Start of Listing
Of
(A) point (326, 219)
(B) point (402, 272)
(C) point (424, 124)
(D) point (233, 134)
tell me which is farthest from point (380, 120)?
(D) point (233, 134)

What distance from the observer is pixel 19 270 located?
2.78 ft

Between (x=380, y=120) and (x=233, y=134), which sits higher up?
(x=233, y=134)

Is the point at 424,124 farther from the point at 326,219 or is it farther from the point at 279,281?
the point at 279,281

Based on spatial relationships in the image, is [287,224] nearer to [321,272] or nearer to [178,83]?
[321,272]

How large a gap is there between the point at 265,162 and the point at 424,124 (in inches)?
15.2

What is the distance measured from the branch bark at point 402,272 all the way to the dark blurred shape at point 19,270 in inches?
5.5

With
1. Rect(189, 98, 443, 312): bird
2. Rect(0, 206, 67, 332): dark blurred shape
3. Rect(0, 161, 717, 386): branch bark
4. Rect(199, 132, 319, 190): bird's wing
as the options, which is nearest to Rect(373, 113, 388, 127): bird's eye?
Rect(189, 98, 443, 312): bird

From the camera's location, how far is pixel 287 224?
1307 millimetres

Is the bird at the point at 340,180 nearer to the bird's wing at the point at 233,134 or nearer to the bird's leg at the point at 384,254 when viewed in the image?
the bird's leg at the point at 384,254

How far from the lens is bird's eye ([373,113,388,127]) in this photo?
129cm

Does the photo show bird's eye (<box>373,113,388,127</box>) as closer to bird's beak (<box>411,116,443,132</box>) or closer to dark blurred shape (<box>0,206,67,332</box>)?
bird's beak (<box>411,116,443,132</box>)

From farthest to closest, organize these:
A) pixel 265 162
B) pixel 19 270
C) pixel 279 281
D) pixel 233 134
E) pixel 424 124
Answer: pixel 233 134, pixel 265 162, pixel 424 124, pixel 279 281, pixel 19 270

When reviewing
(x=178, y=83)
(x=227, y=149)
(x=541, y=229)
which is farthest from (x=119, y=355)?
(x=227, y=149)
End of Listing
### Stated problem:
Transcribe all the entries, keeping each one exactly as it is.

### Result of the task:
Of
(A) point (326, 219)
(B) point (402, 272)
(C) point (424, 124)
(D) point (233, 134)
tell me which is farthest from point (380, 120)?
(D) point (233, 134)

What distance from the observer is pixel 19 270 located?
2.78 ft

Between (x=380, y=120) and (x=233, y=134), which sits higher up?
(x=233, y=134)

Is the point at 424,124 farther from the point at 326,219 or is it farther from the point at 279,281?
the point at 279,281

Based on spatial relationships in the image, is [287,224] nearer to [321,272] or nearer to [178,83]?
[321,272]

How large a gap is there between the point at 265,162 and the point at 424,124 (in inches)?
15.2

What is the distance measured from the branch bark at point 402,272 all the way to the dark blurred shape at point 19,270 in inches?
5.5

With
1. Rect(189, 98, 443, 312): bird
2. Rect(0, 206, 67, 332): dark blurred shape
3. Rect(0, 161, 717, 386): branch bark
4. Rect(199, 132, 319, 190): bird's wing
as the options, which is nearest to Rect(373, 113, 388, 127): bird's eye?
Rect(189, 98, 443, 312): bird

From the camera's location, how far is pixel 287 224?
1307 millimetres

Is the bird at the point at 340,180 nearer to the bird's wing at the point at 233,134 or nearer to the bird's leg at the point at 384,254 when viewed in the image?
the bird's leg at the point at 384,254

How far from the lens is bird's eye ([373,113,388,127]) in this photo?
129cm

Does the photo show bird's eye (<box>373,113,388,127</box>) as closer to bird's beak (<box>411,116,443,132</box>) or closer to dark blurred shape (<box>0,206,67,332</box>)?
bird's beak (<box>411,116,443,132</box>)

From farthest to closest, organize these:
A) pixel 265 162
B) pixel 19 270
C) pixel 279 281
D) pixel 233 134
E) pixel 424 124
Answer: pixel 233 134, pixel 265 162, pixel 424 124, pixel 279 281, pixel 19 270

When reviewing
(x=178, y=83)
(x=227, y=149)
(x=541, y=229)
which is farthest from (x=119, y=355)?
(x=227, y=149)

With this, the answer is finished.